Backends Overview
Teckel ships with four backends, each suited for different deployment scenarios. All implement the same Backend trait, so the same pipeline YAML runs on any of them.
Backend Comparison
| Feature | DataFusion | Polars | Spark Connect | Remote |
|---|---|---|---|---|
| Execution model | In-process | In-process | Distributed | Delegated (gRPC) |
| DataFrame type | Arrow-native | Polars-native | Spark handle | Opaque handle |
| Best for | Dev/test, single-machine | Small-medium local | Production clusters | Multi-worker |
| SQL support | Full (via SessionContext) | Via SQLContext | Full (via SparkSession) | Depends on worker |
| Lazy evaluation | Yes (logical plans) | Yes (LazyFrame) | Yes (unresolved plans) | N/A |
| Install overhead | None (pure Rust) | None (pure Rust) | Requires Spark cluster | Requires teckel-worker |
Transform Support Matrix
All 45 Teckel v3.0 transforms are supported. The table below highlights where backends diverge:
| Transform | DataFusion | Polars | Spark Connect |
|---|---|---|---|
| Select | Native API | Lazy + expr | df.select() |
| Where | Native API | Lazy + expr | df.filter() |
| GroupBy | Native API | Lazy + agg | SQL via temp view |
| OrderBy | Native sort | Lazy sort | df.sort() |
| Join | Filter-based | SQL (SQLContext) | SQL via temp views |
| Union | Native API | concat() | df.union() / df.union_all() |
| Intersect | Native API | SQL | df.intersect() |
| Except | Native API | SQL | df.except_all() |
| Distinct | Native API | unique_stable() | df.distinct() |
| Limit | Native API | head() | df.limit() |
| AddColumns | with_column() | Lazy with_column() | df.with_columns() |
| DropColumns | drop_columns() | drop_many() | df.drop() |
| RenameColumns | with_column_renamed() | rename() | with_columns_renamed() |
| CastColumns | SQL CAST | Lazy cast() | SQL CAST |
| Window | SQL window functions | SQL (SQLContext) | SQL window functions |
| Pivot | Conditional aggregation | SQL (SQLContext) | Spark PIVOT SQL |
| Unpivot | SQL UNION ALL | SQL UNION ALL | df.unpivot() native |
| Flatten | SQL + unnest | N/A | SQL struct access |
| Sample | Random filter | sample_n_literal() | df.sample() native |
| Conditional | CASE WHEN expr | SQL CASE WHEN | SQL CASE WHEN |
| Sql | Full SQL | SQLContext | Full SQL |
| Rollup | SQL GROUP BY ROLLUP | SQL | SQL GROUP BY ROLLUP |
| Cube | SQL GROUP BY CUBE | SQL | SQL GROUP BY CUBE |
| Scd2 | Complex SQL | Complex SQL | Complex SQL |
| Repartition | No-op (single machine) | No-op | df.repartition() |
| Coalesce | No-op (single machine) | No-op | df.coalesce() |
| Merge | Not supported | Not supported | Spark MERGE INTO |
| Parse | SQL-based | Not supported | SQL-based |
note
Merge is only supported on the Spark Connect backend because it requires Delta Lake or similar table formats that support MERGE INTO semantics.

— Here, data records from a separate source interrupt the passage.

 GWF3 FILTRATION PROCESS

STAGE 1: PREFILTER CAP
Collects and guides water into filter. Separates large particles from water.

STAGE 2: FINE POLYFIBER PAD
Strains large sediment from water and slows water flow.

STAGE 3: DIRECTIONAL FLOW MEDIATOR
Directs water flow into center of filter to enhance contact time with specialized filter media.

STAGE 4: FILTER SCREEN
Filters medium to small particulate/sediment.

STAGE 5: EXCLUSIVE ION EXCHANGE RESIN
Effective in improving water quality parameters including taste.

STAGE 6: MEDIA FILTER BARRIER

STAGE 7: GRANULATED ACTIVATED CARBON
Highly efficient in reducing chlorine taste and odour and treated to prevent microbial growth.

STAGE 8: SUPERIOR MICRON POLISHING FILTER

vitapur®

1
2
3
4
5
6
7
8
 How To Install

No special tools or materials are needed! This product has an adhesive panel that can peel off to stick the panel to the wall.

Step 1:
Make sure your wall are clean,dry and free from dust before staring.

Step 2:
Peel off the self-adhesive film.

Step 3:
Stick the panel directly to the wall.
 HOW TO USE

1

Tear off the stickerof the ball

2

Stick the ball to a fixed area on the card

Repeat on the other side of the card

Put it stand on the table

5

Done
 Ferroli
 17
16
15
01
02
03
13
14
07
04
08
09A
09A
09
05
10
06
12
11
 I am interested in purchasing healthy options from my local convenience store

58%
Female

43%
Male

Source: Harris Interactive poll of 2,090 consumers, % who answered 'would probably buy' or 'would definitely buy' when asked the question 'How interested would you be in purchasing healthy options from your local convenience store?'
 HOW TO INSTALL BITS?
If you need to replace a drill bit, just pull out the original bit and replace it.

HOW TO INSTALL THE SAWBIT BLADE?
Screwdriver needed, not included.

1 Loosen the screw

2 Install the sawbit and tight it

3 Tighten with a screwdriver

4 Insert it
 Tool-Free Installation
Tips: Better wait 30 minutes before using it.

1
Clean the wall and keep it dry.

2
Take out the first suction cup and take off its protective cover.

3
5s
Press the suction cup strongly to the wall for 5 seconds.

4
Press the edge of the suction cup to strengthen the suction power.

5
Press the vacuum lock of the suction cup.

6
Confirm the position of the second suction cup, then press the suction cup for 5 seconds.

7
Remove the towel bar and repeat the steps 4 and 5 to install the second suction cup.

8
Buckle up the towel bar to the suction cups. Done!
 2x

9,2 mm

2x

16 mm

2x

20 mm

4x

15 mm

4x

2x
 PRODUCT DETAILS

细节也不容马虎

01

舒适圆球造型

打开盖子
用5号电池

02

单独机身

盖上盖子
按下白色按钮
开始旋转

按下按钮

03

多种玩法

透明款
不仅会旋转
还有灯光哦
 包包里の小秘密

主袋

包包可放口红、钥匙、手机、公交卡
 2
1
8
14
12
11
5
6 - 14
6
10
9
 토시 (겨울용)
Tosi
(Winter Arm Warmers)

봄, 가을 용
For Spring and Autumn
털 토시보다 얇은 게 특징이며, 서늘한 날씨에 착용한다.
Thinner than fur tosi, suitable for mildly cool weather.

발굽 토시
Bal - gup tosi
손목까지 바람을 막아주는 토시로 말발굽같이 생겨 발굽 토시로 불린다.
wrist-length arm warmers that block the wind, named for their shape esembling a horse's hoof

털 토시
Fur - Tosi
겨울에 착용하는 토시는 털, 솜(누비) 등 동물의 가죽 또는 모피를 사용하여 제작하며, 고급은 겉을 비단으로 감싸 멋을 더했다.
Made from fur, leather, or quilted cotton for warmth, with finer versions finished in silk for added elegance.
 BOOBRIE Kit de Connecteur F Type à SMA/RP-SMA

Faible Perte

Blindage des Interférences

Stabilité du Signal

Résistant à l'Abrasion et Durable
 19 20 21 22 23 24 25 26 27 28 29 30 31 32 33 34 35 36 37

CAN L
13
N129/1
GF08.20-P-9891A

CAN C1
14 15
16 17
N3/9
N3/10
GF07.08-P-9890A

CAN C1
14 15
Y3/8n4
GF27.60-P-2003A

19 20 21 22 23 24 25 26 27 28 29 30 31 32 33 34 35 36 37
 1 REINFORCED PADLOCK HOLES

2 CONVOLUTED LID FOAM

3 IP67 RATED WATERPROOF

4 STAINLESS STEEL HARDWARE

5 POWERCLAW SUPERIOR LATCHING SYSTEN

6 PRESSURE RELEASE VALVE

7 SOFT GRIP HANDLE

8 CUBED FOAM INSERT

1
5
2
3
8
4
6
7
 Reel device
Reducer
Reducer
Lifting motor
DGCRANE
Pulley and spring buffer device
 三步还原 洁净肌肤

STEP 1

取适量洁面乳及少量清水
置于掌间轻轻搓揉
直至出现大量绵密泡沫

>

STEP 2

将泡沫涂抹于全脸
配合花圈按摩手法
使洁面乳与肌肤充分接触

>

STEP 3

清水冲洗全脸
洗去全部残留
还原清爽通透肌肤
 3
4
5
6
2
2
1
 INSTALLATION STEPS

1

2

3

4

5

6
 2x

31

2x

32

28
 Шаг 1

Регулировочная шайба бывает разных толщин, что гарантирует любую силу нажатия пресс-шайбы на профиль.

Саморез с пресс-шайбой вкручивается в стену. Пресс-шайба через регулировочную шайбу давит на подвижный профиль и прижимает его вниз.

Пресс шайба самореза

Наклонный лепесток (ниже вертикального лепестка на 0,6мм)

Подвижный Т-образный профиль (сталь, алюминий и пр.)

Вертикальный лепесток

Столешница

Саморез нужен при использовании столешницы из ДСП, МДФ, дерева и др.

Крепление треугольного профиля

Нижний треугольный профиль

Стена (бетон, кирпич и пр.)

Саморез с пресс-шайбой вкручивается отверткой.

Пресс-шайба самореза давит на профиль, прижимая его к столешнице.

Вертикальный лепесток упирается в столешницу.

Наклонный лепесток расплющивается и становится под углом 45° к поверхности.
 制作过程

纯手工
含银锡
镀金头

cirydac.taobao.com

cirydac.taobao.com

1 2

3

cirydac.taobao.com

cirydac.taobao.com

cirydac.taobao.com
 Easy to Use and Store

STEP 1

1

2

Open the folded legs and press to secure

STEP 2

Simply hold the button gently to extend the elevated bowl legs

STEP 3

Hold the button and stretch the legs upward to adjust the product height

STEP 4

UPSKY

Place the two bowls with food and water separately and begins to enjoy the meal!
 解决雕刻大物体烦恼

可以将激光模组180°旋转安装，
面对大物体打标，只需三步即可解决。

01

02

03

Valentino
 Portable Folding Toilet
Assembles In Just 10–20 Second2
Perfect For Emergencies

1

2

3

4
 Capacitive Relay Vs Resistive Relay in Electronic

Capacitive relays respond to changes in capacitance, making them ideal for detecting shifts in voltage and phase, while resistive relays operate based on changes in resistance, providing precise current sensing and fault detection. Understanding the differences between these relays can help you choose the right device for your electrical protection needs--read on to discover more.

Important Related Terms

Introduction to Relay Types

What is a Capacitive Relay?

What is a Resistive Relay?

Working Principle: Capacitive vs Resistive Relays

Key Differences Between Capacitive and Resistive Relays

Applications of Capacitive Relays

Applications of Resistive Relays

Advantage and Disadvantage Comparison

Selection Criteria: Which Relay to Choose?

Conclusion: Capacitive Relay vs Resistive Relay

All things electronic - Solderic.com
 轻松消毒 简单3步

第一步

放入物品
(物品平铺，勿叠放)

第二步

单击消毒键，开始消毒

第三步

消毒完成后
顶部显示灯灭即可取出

DataFusion and Polars operate on file-based DataFrames where in-place mutation is not possible.
Choosing a Backend
- Development and testing: Use DataFusion (default). Zero setup, fast compilation, good SQL support.
- Small datasets with complex transforms: Use Polars for its efficient lazy evaluation and memory management.
- Production at scale: Use Spark Connect to execute on an existing Spark cluster.
- Multi-worker deployment: Use Remote to distribute work across teckel-worker instances.